Pragmatism crushes Dogma in the wild



In my journey of delivering an immersive Product Development Mentor Program over the last eight weeks, a compelling narrative unfolded that beautifully illustrates the essence and true strength of Scrum. This story, rooted in the practical application of Scrum through Minecraft, unveils the depth of adaptability and resilience that Scrum can foster within a team.

The program structured around a series of sprints in Minecraft, aimed to mirror the real-world complexities and dynamism present in product development projects. Starting from the initial chaos of Sprint 1, where participants grappled with the inherent complexity of a new project, the program progressively unfolded to reveal the power of Scrum. By Sprint 2, the fruits of understanding empiricism and embracing a philosophy of flexibility were evident. The teams learned to navigate and adapt to complexities with much less stress and frustration.

However, it was Sprint 3 that truly tested the resilience of the system we had built. With the introduction of unforeseen challenges, such as mobbing in Minecraft and the accidental loss of the project world, the teams were thrust into a scenario of significant complexity. Yet, the response was remarkable. The team’s ability to quickly organise, adapt, and maintain direction despite these surprises highlighted the real power of Scrum. It wasn’t about rigidly adhering to rules but about maintaining enough structure to guide while allowing for adaptability to unforeseen challenges.

This experience was not isolated to the Minecraft world. In a real-world scenario, one of the participating teams faced the need to cancel a Sprint due to a shift in business direction. Their response, a seamless adaptation to extend the next Sprint while maintaining the cadence for stakeholders, exemplified the philosophy of Scrum. It’s about choosing how to handle exceptions, focusing on adaptability over strict adherence to rules.

The Scrum Guide outlines ten elements that must be followed, all of which support the principle of empiricism. These elements serve as guardrails, ensuring visibility, inspection, and adaptation. However, everything beyond these is guidance, allowing teams the flexibility to navigate their unique challenges and opportunities.

Here are the MUST elements from the Scrum Guide:

  • The emergent process and work must be visible to those performing the work as well as those receiving the work.
  • The Scrum artifacts and the progress toward agreed goals must be inspected frequently and diligently to detect potentially undesirable variances or problems.
  • If any aspects of a process deviate outside acceptable limits or if the resulting product is unacceptable, the process being applied or the materials being produced must be adjusted. The adjustment must be made as soon as possible to minimize further deviation.
  • For Product Owners to succeed, the entire organization must respect their decisions.
  • The Sprint Goal must be finalized prior to the end of Sprint Planning.
  • [The Scrum Team] must fulfill (or abandon) one [Product Goal] before taking on the next.
  • In order to provide value, the Increment must be usable.
  • If the Definition of Done for an increment is part of the standards of the organization, all Scrum Teams must follow it as a minimum.
  • If it is not an organizational standard, the Scrum Team must create a Definition of Done appropriate for the product.
  • If there are multiple Scrum Teams working together on a product, they must mutually define and comply with the same Definition of Done.
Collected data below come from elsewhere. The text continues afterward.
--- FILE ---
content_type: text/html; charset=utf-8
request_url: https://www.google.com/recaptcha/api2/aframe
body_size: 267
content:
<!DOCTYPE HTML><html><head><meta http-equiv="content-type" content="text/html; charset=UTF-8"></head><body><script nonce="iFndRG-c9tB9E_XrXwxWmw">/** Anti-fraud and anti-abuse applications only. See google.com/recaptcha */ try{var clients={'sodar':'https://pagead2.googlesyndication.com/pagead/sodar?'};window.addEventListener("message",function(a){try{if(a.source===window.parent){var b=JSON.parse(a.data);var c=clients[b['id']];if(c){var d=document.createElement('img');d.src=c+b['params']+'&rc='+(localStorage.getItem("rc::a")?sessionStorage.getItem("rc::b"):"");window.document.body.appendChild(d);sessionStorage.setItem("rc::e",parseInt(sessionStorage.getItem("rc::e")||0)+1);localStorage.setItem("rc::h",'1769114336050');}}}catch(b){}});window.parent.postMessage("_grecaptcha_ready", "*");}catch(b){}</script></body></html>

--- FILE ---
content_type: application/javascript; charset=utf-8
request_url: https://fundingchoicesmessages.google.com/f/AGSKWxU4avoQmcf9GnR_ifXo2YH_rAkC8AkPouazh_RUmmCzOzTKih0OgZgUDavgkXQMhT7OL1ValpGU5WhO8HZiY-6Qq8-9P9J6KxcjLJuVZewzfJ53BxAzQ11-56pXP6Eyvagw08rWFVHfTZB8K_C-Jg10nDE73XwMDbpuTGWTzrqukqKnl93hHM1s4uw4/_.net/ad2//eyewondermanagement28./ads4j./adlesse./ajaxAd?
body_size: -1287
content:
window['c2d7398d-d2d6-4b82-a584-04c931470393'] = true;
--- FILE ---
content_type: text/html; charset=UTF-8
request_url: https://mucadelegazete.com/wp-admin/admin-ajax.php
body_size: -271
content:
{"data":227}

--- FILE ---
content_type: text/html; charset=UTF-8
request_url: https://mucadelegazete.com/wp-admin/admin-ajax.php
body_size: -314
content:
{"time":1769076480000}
As I reflect on the past sessions and the growth observed in the participants, it’s clear that Scrum is not a methodology but a philosophy. A philosophy that empowers teams to embrace complexity, adapt to changes, and continuously seek improvements. It’s about understanding that the path to success in an ever-changing environment is not through rigid rules but through adaptability and resilience.

How has pragmatically embracing the philosophy of Scrum enabled you to navigate complexity and adapt to change in your projects?